The idea to the Move is terrible
And, let’s be honest: This feels terrible. I know I talk well. Finally, my profession is not in me on the Brink. I don’t have to fear for my existence. Also I don’t count the at-risk group. So there is another, which is currently significantly worse. Nevertheless, the current wedding situation is extremely depressing.
the wedding rings may need to be re-engraved, is still the smallest Problem. Serious questions like: do we Get the otherwise fully-booked request, the restaurant even on a different date? Then come all of the guests? Who remains, finally, to cover the costs? What is a realistic date that we can reschedule? … In short: we have not presented to us on this very special day.
Why me?
And I can’t help it all: at times I wonder why just the two of us so something must happen. Why must break the crisis is now about Germany? Why we can not simply choose a different date? Would not have passed less drastic measures, maybe?
rationally, I know that these thoughts are productive. It could have all been different – but it is not. That’s why I want to understand the current Situation is much better than a good school.
Not the rulers of the world
We people don’t have the Power over everything. Crises like the present, let me be aware of. And that is a good thing. It helps me to be humble. We are not always the rulers of this world, there are limits. In the reverse conclusion this means: I can be many things to be grateful, because they are not self-evident. To be able to celebrate weddings, for example.
misfortune moments like this ensure that Everyday makes me happy again. In a small everyone knows the feeling, for example, if the runny nose subsides after weeks finally. How much greater our joy will be, when we are allowed to occur, finally, as a Couple walk down the aisle? This will be a gift that I can practice gratitude.
All Good
And also in addition, I can learn from this Situation. As a Christian, I am firmly convinced that everything is for the Good. So why not also the potential failure of the wedding? Maybe the 28 would be. March is a rainy day become. Perhaps someone had plugged in, and would be seriously ill. Maybe …
In my past, I was able to experience again and again, that even out of bad situations something Good can arise. My supposed desire not to have me rejected by University due to a formal error in the System, I would have learned to never take my current fiancee know. I would have gotten the Job I wanted as a teenager, I would not be in a profession that fulfills me.

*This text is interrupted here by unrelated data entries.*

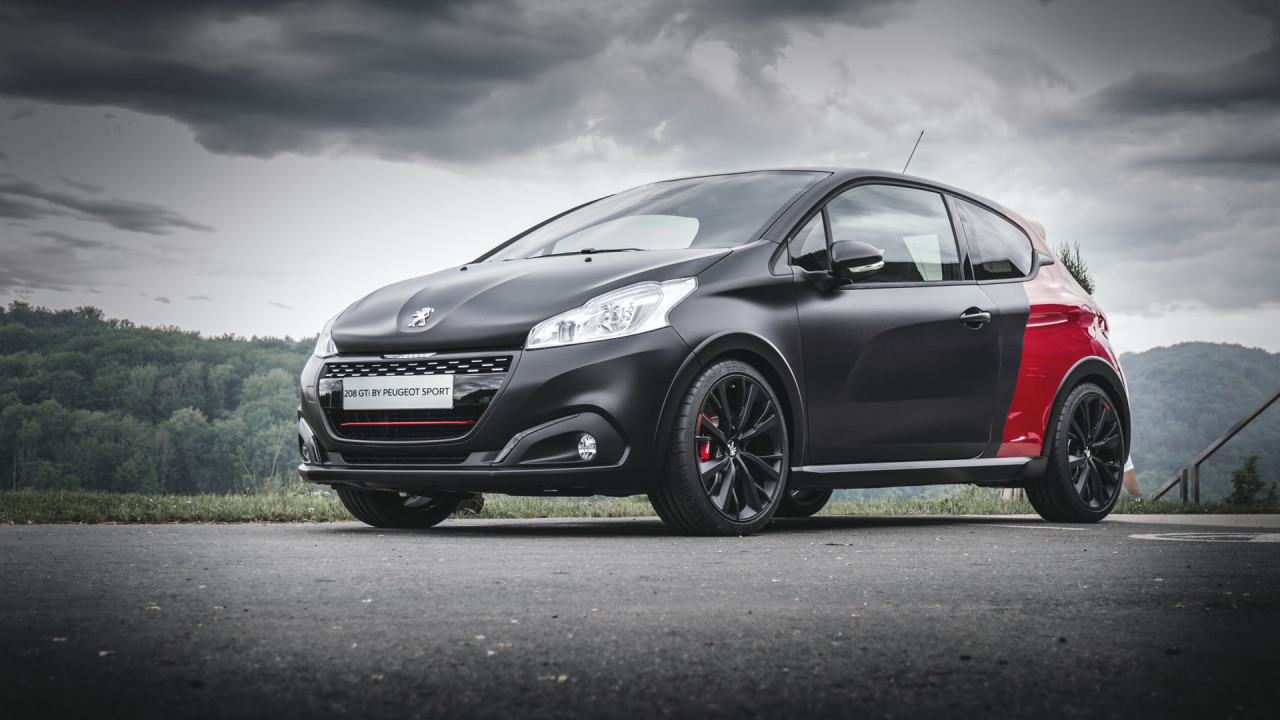 newmotoring the peugeot 208 gti by peugeot sport has a. Black Bedroom Furniture Sets. Home Design Ideas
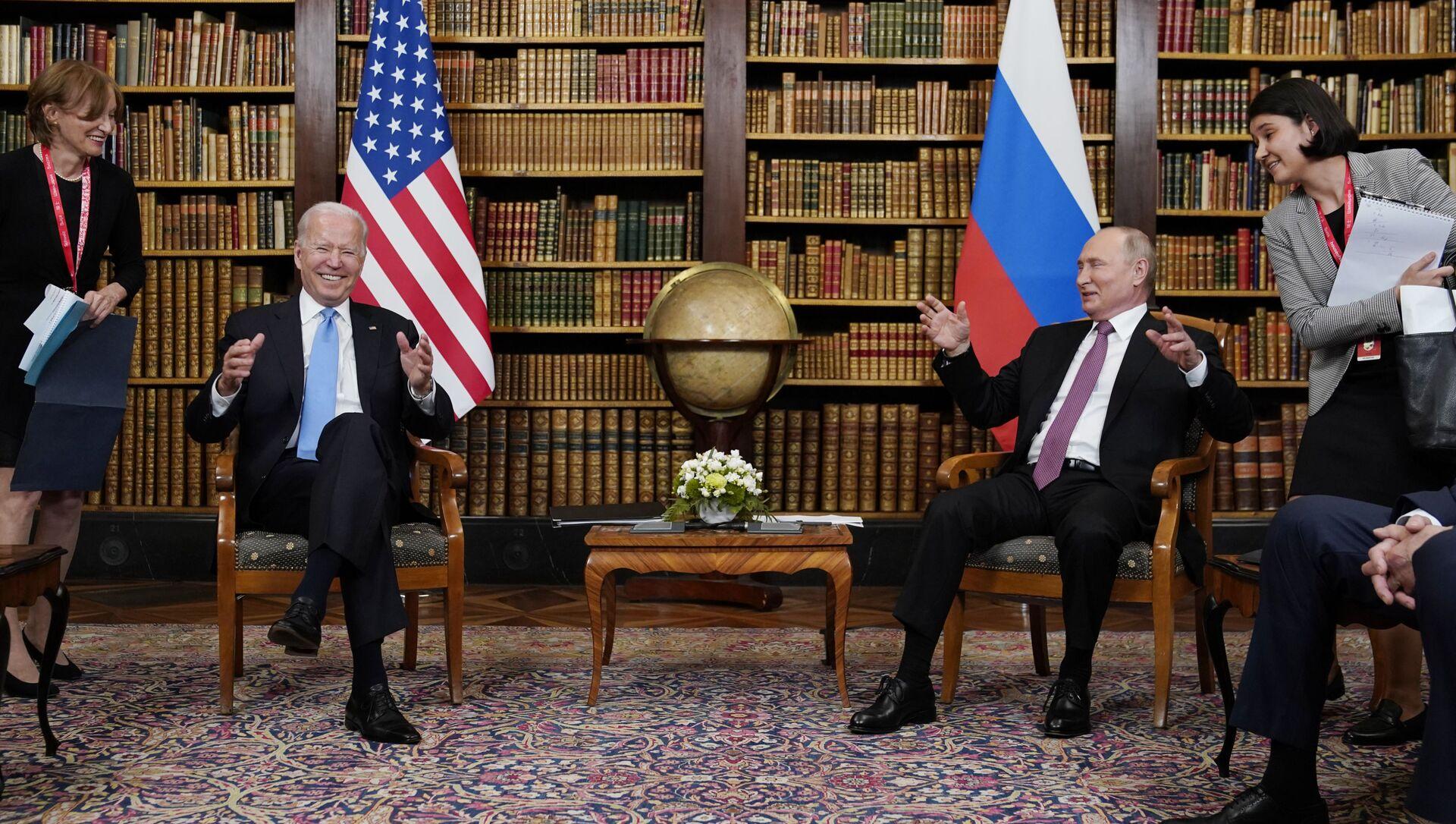 Vladimir Putin i Džo Bjaden - Sputnik Srbija, 1920, 16.06.2021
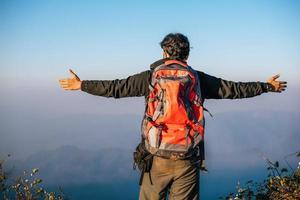 homme voyageant avec sac à dos randonnée en montagne photo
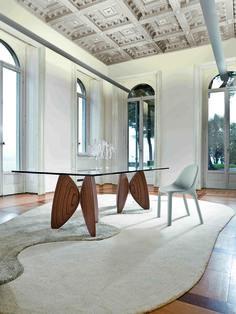 Vanessa Table by Bonaldo
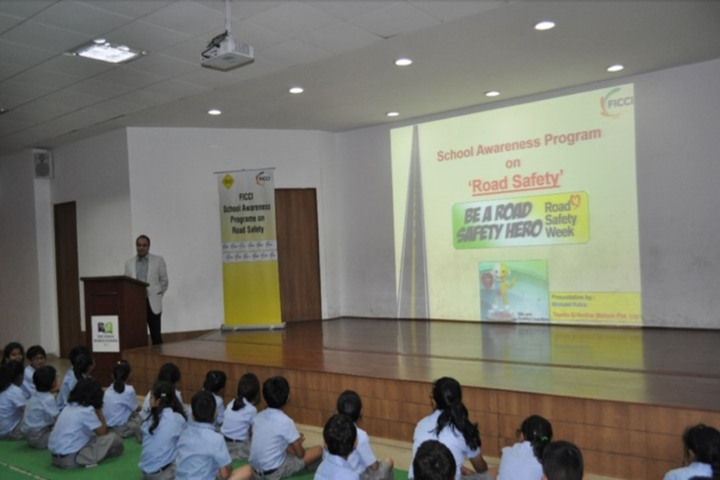 Paras World School India-Road Safety workshop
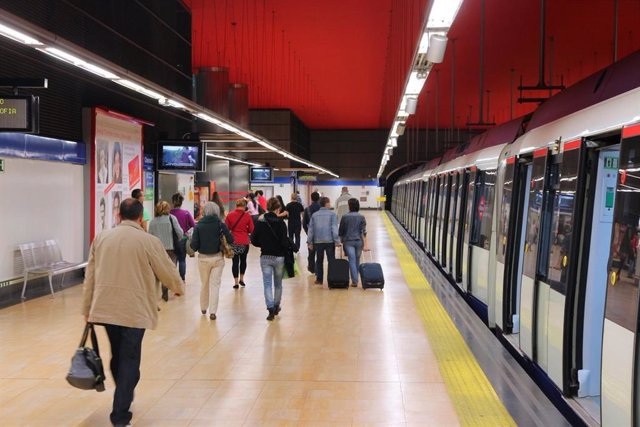 Sindicatos de Metro Madrid desconvocan el paro parcial pero mantienen concentrac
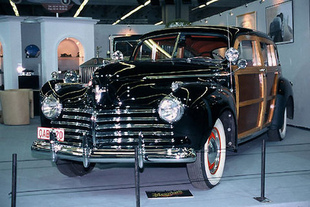 CHRYSLER Town & Country 1941 - Rétromobile 2005.com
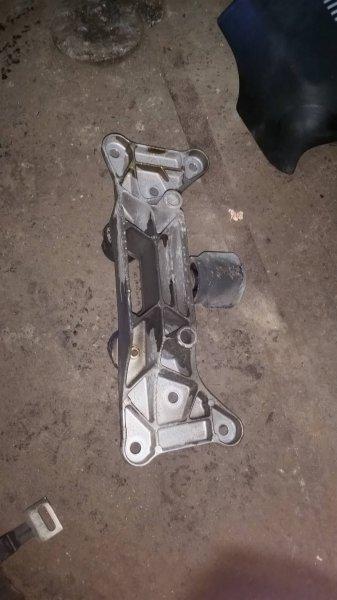 Кронштейн кпп Bmw 5-Series E39 M62 2001 (б/у)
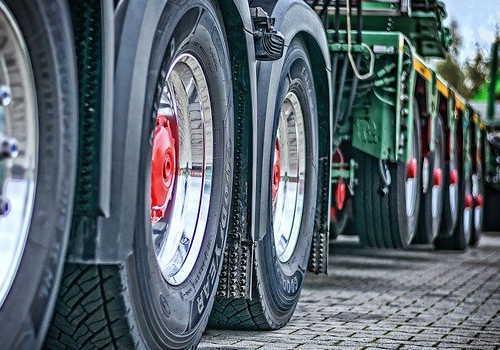 大型トレーラーのタイヤアップ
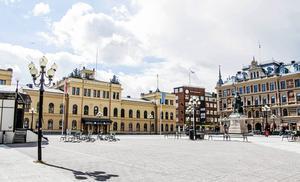 Den nuvarande scenen på Stora torget i Sundsvall är för liten, menar skribenten.
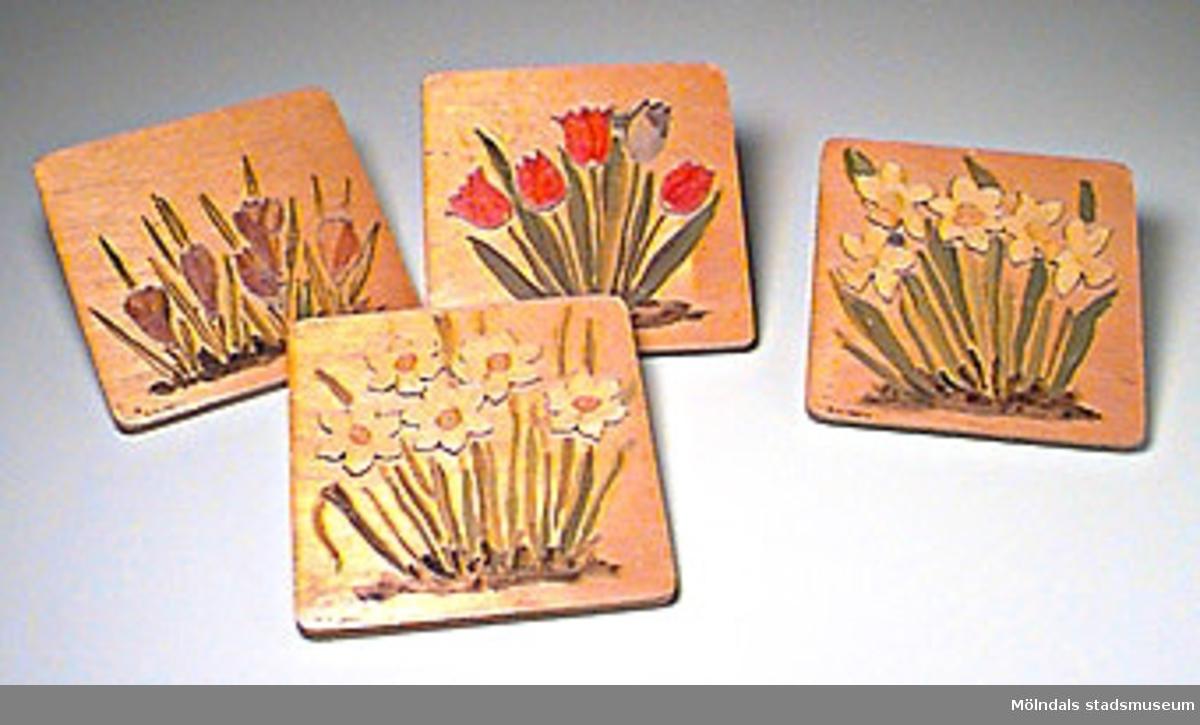 Pusslen består av fyrkantiga plattor med påmålade blommor. Blomhuvudena är pusselbitar och skall läggas på plats.Tillverkat av Ingegerd Kvarnström eller Ingrid Hasselström.MM01084:1 pingstliljor:2 påskliljor:3 tulpaner:4  krokusEn bit i tulpanpusslet saknas.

“are the ways of The Lord are inscrutable,” it is so beautiful. I was able to experience so far, again and again. Why not at my wedding? This positive Thinking I am now learning – if a little on the hard Tour.
of The Non-wedding day
28. March want to declare my fiancee and I doubt by the way to the wedding day. Who says you can’t celebrate, as soon as you can again? It is a nice thought, to tell our kids year after year, as their parents almost got married. And then luckily, as soon as possible have to be rescheduled.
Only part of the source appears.